En resumen, un efecto dominó de desastres contraproducentes casi sin precedentes (completados por la creciente desestabilización del África subsahariana, desencadenada por China y Rusia), que creó el terreno ideal para quienes tenían interés en reavivar el conflicto árabe-israelí. Y que se concretó el pasado mes de agosto cuando, con motivo de la cumbre de los BRICS en Johannesburgo, se anunció la entrada conjunta en la organización, a partir de 2024, de Arabia Saudita e Irán, junto con los Emiratos y Egipto.

Al darse cuenta tardíamente de la peligrosa pendiente que había desencadenado, la administración Biden comenzó a intentar remediarla, al menos en parte, con un cambio de línea hacia Riad, que comenzó con la visita de Biden en el verano de 2022 y culminó en agosto pasado con la participación de Arabia Saudita, en el G20 en Nueva Delhi, en el memorando de entendimiento para el corredor infraestructural India-Oriente Medio-Europa denominado “Cotton Road”, para contrastarlo simbólicamente con el proyecto hegemónico chino de la “Nueva Ruta de la Seda”.

Pero ya la torta estaba hecha y la caja de Pandora al descubierto.
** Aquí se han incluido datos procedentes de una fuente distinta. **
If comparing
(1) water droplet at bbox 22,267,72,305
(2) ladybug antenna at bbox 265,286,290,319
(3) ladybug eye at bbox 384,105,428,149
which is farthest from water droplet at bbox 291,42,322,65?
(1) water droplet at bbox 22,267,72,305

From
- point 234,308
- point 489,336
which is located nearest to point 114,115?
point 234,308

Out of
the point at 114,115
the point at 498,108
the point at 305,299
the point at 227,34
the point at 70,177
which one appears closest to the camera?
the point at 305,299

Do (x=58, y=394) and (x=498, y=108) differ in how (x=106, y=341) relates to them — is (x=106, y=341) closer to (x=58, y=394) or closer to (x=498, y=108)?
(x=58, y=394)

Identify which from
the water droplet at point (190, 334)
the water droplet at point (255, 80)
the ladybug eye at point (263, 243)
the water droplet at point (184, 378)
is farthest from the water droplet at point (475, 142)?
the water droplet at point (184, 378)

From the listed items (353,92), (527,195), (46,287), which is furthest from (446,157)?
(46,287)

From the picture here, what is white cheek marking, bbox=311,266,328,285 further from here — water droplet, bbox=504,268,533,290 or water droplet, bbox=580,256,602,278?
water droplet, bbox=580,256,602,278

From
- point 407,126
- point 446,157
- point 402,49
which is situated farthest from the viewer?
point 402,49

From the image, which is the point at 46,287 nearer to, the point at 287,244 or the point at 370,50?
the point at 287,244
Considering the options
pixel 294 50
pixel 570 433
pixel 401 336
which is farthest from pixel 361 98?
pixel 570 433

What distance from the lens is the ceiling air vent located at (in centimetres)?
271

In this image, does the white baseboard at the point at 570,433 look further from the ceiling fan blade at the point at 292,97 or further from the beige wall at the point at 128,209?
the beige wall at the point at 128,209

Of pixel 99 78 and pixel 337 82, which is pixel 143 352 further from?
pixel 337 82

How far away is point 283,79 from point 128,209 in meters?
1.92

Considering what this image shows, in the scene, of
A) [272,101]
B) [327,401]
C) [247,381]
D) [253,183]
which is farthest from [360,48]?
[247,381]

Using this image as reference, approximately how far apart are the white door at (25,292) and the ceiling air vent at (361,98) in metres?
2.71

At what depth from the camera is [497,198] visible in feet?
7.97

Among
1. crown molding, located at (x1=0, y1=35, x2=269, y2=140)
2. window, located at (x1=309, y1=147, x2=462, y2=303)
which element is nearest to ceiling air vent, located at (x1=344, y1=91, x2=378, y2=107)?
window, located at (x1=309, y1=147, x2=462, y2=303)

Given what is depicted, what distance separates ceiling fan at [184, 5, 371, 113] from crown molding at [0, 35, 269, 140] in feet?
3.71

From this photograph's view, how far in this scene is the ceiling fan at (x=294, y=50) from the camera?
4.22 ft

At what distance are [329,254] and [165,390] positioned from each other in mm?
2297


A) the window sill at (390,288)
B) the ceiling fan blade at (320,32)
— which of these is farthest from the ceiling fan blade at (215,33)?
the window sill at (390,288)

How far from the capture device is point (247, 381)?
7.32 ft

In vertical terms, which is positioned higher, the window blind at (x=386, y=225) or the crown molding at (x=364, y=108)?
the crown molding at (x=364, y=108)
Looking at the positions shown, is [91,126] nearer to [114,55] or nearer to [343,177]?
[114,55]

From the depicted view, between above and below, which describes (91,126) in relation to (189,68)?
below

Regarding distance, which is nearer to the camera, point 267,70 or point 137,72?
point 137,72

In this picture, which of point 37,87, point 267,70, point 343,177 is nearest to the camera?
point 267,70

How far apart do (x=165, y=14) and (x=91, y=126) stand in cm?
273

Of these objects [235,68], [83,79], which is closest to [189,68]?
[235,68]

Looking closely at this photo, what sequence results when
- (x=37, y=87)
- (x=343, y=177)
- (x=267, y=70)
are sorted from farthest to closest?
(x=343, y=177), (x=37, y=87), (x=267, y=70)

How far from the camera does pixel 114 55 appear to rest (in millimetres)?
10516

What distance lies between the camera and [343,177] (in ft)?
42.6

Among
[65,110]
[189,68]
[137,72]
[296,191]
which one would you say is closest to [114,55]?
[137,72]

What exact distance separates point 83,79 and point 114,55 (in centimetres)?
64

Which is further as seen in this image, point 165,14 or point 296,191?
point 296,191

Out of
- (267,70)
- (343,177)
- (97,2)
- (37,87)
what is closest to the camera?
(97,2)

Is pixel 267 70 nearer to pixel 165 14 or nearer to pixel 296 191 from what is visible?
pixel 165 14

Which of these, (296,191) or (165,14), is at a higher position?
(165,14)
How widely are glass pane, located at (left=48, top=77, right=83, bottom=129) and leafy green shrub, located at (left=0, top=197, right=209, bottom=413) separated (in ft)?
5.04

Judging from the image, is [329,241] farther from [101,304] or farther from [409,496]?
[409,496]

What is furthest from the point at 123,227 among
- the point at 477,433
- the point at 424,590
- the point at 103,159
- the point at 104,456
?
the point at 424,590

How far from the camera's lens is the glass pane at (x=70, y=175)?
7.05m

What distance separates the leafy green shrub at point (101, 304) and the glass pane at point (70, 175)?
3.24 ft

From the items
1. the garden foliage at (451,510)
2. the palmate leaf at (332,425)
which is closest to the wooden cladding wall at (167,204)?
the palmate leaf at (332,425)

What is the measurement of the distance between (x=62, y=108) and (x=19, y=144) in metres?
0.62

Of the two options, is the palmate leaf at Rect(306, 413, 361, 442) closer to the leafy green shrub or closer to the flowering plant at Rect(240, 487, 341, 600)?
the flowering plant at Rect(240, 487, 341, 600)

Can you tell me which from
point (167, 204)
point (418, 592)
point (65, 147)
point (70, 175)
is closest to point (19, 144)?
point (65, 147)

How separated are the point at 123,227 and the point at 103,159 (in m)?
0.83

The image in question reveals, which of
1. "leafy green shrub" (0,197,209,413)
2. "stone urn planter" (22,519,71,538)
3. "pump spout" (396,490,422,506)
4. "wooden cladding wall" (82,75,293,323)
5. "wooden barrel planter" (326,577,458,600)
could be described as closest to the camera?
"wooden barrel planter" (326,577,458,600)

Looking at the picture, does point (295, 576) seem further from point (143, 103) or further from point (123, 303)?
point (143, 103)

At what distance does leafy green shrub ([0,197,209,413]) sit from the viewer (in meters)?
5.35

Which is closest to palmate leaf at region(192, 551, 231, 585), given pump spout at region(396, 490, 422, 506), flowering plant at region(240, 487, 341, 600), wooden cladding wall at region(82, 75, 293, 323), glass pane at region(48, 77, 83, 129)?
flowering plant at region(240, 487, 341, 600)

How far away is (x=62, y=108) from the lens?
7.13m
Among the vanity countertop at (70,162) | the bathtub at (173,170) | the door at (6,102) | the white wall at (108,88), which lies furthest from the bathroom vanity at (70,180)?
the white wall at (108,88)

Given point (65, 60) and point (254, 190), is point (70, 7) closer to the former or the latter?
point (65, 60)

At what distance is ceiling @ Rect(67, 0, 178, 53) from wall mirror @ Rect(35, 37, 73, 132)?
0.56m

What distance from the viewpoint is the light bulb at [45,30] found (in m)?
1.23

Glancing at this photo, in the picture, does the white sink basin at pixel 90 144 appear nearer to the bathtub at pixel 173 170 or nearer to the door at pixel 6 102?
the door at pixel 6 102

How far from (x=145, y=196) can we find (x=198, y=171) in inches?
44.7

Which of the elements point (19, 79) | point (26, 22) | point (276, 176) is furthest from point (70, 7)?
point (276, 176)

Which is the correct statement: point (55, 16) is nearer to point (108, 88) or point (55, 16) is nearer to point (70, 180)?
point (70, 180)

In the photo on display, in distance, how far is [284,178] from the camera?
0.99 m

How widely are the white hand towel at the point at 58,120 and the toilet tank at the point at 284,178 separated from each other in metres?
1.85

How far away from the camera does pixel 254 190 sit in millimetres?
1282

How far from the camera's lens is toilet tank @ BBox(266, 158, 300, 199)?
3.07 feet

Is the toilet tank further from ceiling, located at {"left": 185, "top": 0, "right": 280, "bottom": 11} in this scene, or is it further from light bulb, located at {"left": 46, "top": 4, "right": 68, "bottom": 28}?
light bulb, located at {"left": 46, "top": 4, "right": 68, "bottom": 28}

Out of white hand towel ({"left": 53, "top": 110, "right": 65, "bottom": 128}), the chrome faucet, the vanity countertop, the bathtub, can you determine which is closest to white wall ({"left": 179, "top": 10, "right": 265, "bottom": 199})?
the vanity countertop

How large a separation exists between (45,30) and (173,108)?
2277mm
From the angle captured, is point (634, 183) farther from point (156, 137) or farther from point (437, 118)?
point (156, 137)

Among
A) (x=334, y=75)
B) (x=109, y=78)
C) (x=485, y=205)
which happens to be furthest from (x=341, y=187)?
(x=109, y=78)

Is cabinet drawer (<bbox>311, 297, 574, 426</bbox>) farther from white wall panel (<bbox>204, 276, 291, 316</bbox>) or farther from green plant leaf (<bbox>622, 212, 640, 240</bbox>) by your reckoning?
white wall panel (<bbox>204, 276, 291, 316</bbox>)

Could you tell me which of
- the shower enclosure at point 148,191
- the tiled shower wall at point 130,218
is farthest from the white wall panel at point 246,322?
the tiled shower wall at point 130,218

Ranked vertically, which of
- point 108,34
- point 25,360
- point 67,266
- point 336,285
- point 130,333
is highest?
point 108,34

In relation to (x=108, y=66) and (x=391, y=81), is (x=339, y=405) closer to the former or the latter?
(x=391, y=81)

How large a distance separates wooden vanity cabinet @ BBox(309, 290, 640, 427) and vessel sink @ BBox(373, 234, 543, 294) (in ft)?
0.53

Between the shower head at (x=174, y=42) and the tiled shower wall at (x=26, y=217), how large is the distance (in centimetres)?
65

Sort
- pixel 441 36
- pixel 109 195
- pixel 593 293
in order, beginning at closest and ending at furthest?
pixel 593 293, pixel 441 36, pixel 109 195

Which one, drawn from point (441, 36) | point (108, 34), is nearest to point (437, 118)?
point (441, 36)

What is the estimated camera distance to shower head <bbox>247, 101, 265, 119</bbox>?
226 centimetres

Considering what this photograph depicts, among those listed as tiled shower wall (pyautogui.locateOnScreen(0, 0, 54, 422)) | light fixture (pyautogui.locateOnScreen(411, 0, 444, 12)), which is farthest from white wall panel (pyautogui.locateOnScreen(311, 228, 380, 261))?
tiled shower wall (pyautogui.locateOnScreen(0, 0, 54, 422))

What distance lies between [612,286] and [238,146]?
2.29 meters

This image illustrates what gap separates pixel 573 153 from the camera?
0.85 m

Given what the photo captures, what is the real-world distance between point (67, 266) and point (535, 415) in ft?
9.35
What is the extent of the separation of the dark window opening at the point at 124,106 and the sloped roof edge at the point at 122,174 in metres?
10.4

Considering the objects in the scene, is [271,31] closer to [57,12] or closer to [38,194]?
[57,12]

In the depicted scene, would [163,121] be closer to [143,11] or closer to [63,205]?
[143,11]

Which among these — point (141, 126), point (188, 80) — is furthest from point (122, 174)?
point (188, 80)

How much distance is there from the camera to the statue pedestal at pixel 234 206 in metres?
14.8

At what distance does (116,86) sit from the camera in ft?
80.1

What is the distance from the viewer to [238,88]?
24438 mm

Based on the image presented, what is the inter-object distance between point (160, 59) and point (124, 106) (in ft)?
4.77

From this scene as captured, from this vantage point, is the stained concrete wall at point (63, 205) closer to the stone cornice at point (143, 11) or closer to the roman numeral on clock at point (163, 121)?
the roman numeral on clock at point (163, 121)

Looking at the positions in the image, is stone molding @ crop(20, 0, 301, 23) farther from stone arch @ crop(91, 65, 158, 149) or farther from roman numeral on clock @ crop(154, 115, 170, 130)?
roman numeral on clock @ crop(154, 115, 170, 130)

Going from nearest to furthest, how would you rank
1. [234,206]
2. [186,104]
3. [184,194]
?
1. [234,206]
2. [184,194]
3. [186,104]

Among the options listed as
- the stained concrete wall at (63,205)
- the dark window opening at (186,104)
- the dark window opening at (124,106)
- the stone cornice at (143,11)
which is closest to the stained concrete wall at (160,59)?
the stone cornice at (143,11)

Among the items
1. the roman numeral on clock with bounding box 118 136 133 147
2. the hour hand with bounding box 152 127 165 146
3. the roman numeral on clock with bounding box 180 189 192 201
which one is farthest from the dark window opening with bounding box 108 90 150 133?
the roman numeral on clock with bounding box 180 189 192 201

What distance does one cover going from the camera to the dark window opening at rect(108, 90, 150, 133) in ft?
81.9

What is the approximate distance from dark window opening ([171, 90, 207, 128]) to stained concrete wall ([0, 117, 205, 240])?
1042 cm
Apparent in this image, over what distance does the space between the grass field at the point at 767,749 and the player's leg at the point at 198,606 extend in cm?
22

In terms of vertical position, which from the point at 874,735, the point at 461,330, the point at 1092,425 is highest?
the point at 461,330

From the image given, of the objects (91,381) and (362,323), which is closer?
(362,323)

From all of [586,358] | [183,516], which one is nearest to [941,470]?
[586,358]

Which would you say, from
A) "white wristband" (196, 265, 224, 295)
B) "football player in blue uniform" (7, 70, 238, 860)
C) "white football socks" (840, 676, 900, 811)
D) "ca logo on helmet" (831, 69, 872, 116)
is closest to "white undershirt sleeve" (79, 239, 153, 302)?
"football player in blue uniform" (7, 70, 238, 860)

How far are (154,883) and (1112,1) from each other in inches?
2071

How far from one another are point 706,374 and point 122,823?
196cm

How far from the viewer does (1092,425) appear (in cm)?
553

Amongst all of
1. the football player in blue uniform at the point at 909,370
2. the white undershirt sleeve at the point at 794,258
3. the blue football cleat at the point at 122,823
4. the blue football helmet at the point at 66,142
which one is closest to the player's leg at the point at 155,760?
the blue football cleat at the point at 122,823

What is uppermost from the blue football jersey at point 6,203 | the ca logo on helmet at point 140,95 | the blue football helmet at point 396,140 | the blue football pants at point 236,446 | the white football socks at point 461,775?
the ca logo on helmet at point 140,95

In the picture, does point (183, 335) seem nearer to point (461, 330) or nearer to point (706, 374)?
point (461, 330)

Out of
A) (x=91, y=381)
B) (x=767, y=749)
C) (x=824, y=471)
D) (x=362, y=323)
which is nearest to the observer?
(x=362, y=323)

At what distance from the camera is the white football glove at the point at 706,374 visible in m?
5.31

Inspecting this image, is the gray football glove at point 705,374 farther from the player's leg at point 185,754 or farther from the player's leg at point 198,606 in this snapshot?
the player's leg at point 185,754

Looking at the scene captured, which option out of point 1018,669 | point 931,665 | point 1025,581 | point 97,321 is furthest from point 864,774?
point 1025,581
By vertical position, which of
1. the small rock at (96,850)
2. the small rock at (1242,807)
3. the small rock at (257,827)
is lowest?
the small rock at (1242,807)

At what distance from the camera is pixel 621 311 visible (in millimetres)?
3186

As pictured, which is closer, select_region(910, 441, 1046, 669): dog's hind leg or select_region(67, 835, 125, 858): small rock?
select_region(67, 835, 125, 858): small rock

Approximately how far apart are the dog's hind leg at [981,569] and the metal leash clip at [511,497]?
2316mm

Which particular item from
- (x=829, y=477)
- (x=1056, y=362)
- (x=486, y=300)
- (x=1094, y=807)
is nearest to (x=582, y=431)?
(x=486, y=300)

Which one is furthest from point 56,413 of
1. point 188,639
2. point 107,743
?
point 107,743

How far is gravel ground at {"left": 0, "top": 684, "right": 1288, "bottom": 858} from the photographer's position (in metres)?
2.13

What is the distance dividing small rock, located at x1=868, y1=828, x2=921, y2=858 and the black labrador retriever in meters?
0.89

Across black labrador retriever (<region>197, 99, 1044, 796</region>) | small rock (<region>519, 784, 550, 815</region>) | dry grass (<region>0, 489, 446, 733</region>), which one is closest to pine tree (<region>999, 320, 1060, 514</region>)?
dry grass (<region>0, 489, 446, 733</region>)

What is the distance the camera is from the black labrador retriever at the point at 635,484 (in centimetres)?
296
El potencial eje entre Israel y los países árabes suníes deseado por Trump, que, una vez establecido, tal vez podría haber contado con la benévola neutralidad rusa, ya estaba en un callejón sin salida. Pero el ataque de Hamás y la inevitable reacción israelí, que polariza una vez más el odio antijudío en las sociedades islámicas, lo condenan hoy a un aplazamiento indefinido, si no a un naufragio definitivo. Para deleite de los fundamentalistas y de los regímenes antioccidentales de todo el mundo. Y con la consecuencia de empujar a Europa y a Occidente de nuevo a la primera línea, no sólo en el frente ruso-ucraniano, sino también en el de los conflictos de Oriente Medio y de un más que probable, e incluso ya iniciado, resurgimiento del terrorismo islamista; favorecido por la bomba de tiempo de las grandes comunidades de inmigrantes islámicos “radicalizados” ya establecidos dentro de sus fronteras.